By Vatican News
In 1987, U.S. President Ronald Reagan and Soviet leader Mikhail Gorbachev signed a document banning nuclear missiles capable of reaching targets 500 to 5,000 kilometers away. They called it the INF, or Intermediate-Range Nuclear Forces Treaty.
This year, both NATO and the United States claimed Russia had broken that treaty by developing a missile system that, in the words of a statement issued by NATO Foreign Ministers at the time: “poses significant risks to Euro-Atlantic security”. The statement invited Russia to “return urgently to full and verifiable compliance”.
Russia has denied all accusations.
Now U.S. President Donald Trump has said the United States will withdraw from the treaty if Russia does not respect its side of the agreement.
Nuclear weapons analysts fear the international instability caused by such a withdrawal could result in a renewed arms race between Russia, the United States and China.

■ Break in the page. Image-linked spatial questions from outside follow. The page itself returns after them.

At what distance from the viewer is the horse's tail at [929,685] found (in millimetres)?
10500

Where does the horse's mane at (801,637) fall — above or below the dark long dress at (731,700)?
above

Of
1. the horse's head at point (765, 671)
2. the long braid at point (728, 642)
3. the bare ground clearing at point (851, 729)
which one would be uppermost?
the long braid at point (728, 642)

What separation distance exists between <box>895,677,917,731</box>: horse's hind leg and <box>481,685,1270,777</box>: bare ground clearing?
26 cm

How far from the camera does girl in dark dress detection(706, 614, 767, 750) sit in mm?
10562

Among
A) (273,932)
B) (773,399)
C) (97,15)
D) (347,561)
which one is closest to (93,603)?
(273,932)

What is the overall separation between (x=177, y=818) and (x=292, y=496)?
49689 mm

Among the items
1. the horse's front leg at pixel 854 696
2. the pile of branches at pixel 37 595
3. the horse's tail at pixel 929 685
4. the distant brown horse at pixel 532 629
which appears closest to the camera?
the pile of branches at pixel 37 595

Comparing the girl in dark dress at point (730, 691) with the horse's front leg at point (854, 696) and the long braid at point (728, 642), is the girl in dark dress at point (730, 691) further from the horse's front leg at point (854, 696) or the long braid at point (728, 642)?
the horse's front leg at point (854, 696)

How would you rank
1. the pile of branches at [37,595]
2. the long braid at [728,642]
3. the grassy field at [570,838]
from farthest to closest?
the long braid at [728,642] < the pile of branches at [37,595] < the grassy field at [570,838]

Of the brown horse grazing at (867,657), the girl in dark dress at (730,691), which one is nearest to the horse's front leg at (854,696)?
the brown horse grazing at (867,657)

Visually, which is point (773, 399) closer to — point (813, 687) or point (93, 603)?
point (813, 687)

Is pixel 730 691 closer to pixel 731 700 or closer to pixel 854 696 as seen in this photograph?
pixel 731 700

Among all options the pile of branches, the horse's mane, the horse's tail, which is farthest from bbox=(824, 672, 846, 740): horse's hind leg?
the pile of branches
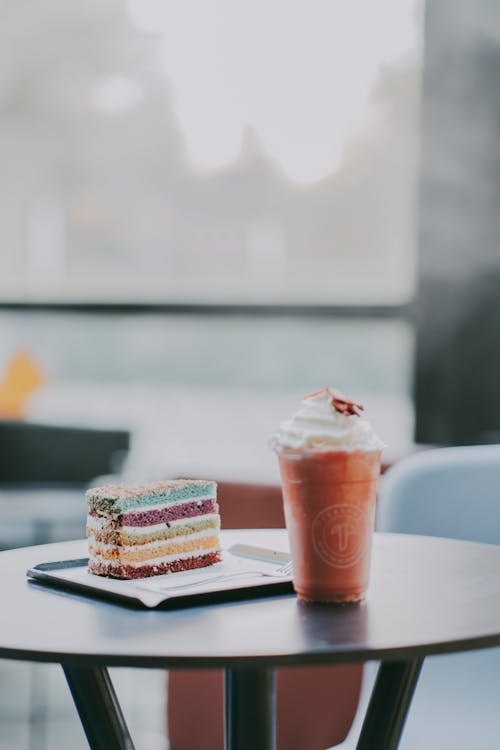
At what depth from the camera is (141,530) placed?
3.24ft

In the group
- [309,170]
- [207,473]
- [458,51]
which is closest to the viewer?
[207,473]

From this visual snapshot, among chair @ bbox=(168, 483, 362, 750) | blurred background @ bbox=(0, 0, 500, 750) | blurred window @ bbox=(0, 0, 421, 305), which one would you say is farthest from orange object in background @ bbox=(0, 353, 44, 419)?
chair @ bbox=(168, 483, 362, 750)

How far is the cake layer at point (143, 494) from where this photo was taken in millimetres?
992

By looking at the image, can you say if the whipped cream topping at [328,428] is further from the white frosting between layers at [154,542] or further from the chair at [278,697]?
the chair at [278,697]

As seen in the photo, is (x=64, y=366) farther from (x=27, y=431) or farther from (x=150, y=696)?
(x=150, y=696)

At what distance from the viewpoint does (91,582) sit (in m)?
0.97

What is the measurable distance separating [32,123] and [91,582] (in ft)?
16.1

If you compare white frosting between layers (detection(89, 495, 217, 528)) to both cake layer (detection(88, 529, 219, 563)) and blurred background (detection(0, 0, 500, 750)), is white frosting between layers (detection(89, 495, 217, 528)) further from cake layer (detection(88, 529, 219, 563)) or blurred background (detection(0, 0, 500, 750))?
blurred background (detection(0, 0, 500, 750))

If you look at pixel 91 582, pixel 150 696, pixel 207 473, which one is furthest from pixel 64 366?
pixel 91 582

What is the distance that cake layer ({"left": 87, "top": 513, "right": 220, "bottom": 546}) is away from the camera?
3.22ft

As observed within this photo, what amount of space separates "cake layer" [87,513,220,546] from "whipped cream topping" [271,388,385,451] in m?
0.14

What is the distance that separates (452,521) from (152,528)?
656mm

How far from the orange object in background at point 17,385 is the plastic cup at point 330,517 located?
3511mm

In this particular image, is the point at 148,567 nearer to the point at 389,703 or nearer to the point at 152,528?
the point at 152,528
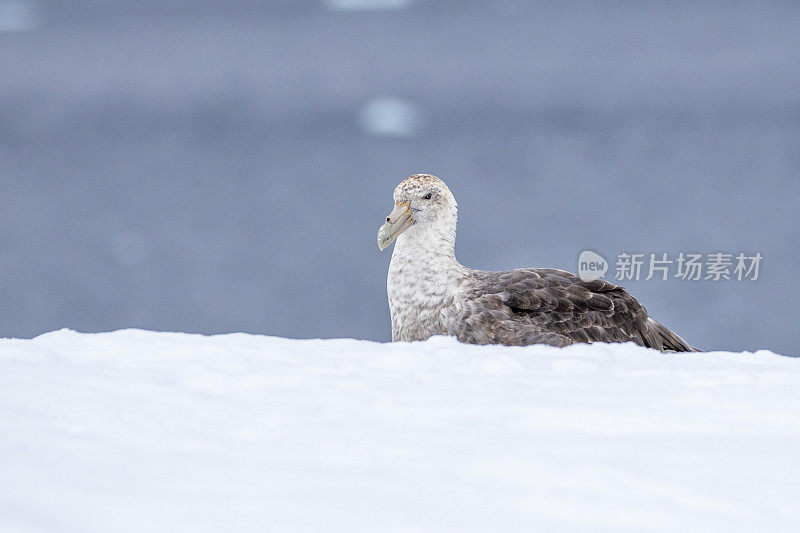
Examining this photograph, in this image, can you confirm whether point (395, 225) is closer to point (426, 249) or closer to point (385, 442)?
point (426, 249)

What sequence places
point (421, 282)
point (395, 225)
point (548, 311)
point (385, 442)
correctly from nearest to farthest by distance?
point (385, 442) < point (548, 311) < point (421, 282) < point (395, 225)

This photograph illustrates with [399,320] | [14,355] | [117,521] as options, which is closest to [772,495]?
[117,521]

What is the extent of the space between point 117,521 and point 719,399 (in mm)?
1415

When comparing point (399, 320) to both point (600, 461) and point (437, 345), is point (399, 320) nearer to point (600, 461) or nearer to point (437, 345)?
point (437, 345)

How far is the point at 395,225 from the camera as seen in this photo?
507 centimetres

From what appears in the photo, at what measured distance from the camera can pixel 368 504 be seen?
4.86 ft

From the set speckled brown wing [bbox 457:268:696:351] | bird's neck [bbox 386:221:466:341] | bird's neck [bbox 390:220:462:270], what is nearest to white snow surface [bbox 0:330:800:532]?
speckled brown wing [bbox 457:268:696:351]

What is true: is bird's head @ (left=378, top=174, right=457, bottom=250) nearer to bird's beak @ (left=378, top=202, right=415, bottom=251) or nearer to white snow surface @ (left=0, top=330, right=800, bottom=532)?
bird's beak @ (left=378, top=202, right=415, bottom=251)

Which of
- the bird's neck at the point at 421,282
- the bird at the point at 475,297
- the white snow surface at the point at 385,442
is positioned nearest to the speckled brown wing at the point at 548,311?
the bird at the point at 475,297

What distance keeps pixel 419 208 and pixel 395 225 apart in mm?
183

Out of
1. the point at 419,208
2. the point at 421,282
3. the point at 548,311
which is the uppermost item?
the point at 419,208

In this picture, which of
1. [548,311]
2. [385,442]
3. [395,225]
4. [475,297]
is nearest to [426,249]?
[395,225]

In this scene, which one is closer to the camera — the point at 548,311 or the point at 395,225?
the point at 548,311

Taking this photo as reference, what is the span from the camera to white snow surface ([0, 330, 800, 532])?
1457 mm
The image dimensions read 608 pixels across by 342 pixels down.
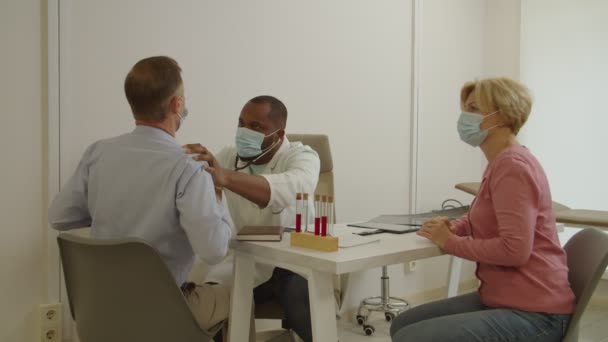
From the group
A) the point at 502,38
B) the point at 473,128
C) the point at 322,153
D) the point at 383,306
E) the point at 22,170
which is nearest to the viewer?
the point at 473,128

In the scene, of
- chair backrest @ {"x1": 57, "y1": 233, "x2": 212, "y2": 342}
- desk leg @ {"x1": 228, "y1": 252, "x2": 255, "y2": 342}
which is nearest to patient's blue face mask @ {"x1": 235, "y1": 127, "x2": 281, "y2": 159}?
desk leg @ {"x1": 228, "y1": 252, "x2": 255, "y2": 342}

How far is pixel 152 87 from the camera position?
1.42 meters

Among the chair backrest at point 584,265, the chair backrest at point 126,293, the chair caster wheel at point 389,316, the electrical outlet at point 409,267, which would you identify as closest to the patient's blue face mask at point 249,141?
the chair backrest at point 126,293

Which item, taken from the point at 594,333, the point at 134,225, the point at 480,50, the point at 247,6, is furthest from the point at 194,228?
the point at 480,50

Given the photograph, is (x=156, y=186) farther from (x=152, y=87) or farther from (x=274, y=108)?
(x=274, y=108)

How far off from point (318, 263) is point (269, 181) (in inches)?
20.5

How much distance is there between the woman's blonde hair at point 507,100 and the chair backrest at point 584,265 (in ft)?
1.20

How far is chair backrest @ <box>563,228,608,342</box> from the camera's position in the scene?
4.53 feet

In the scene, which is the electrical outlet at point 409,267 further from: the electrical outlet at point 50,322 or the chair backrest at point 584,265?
the electrical outlet at point 50,322

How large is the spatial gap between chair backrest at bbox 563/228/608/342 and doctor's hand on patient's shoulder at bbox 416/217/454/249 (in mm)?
344

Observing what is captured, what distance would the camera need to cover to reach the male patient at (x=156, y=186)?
1.36 meters

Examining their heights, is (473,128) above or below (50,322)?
above

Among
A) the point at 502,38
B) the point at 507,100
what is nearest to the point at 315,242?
the point at 507,100

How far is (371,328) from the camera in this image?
2.95 metres
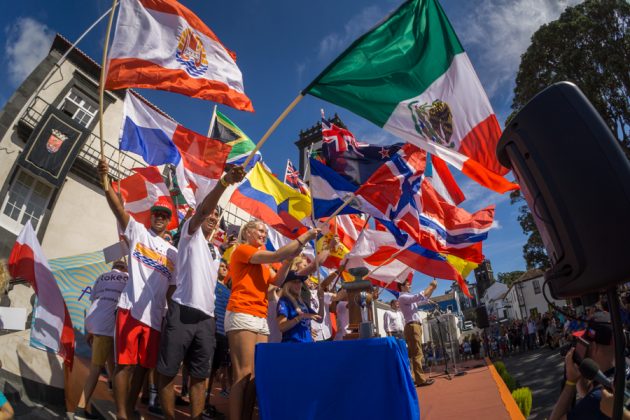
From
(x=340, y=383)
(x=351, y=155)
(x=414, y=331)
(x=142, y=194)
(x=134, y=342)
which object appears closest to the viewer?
(x=340, y=383)

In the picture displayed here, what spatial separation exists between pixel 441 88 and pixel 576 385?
2926mm

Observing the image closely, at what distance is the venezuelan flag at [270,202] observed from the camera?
7.64m

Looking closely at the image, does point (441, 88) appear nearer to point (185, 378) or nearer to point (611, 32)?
point (185, 378)

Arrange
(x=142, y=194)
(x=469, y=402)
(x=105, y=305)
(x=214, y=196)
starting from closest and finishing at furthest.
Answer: (x=214, y=196), (x=105, y=305), (x=469, y=402), (x=142, y=194)

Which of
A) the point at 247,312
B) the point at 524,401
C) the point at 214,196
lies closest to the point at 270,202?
the point at 247,312

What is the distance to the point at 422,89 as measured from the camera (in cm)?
415

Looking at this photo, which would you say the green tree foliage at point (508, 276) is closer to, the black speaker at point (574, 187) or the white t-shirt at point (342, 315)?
the white t-shirt at point (342, 315)

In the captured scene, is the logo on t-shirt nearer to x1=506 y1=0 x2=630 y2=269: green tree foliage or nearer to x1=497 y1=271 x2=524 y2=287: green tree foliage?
x1=506 y1=0 x2=630 y2=269: green tree foliage

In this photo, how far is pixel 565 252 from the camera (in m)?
1.19

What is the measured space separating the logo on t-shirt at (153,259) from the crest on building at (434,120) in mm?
2694

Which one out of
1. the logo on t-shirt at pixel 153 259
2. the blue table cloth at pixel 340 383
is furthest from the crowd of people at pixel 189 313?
the blue table cloth at pixel 340 383

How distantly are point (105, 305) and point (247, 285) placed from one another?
1.83 metres

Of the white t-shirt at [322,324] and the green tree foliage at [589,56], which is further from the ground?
the green tree foliage at [589,56]

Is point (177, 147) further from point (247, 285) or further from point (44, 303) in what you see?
point (247, 285)
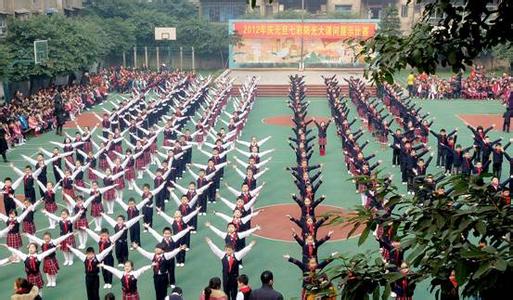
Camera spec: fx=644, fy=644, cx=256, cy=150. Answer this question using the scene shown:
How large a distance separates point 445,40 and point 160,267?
258 inches

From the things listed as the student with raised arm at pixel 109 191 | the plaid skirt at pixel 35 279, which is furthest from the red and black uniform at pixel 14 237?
the student with raised arm at pixel 109 191

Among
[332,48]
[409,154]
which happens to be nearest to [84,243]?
[409,154]

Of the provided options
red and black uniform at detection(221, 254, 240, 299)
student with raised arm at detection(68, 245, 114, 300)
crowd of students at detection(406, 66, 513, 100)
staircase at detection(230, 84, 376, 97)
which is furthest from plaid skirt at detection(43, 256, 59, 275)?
staircase at detection(230, 84, 376, 97)

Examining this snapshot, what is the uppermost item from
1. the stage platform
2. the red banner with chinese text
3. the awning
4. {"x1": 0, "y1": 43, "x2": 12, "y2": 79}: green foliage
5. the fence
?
the awning

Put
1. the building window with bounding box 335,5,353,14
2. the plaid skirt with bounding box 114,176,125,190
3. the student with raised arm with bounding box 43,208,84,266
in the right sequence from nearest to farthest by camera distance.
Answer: the student with raised arm with bounding box 43,208,84,266 < the plaid skirt with bounding box 114,176,125,190 < the building window with bounding box 335,5,353,14

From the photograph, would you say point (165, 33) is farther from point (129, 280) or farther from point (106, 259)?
point (129, 280)

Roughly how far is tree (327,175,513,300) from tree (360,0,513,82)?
102 cm

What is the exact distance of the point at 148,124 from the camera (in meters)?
22.2

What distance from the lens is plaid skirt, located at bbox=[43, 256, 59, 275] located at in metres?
10.4

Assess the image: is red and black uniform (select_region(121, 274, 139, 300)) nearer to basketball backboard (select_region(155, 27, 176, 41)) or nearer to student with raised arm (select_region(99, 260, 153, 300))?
student with raised arm (select_region(99, 260, 153, 300))

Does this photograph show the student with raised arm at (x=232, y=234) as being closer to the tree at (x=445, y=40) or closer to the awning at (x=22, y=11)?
the tree at (x=445, y=40)

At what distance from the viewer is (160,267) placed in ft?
31.6

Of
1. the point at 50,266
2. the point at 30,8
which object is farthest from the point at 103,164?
the point at 30,8

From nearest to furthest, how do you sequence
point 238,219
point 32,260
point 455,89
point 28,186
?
point 32,260 → point 238,219 → point 28,186 → point 455,89
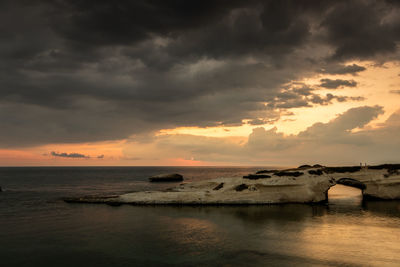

In 2017, the Vatican hosted an International Symposium entitled “Prospects for a world free of nuclear weapons and for integral disarmament”. During that meeting, Pope Francis expressed his concern for “the catastrophic humanitarian and environmental effects of any employment of nuclear devices”. The Pope confirmed that “the threat of their use, as well as their very possession, is to be firmly condemned”. “Weapons of mass destruction, particularly nuclear weapons, create nothing but a false sense of security”, said the Pope. “They cannot constitute the basis for peaceful coexistence between members of the human family, which must rather be inspired by an ethics of solidarity”.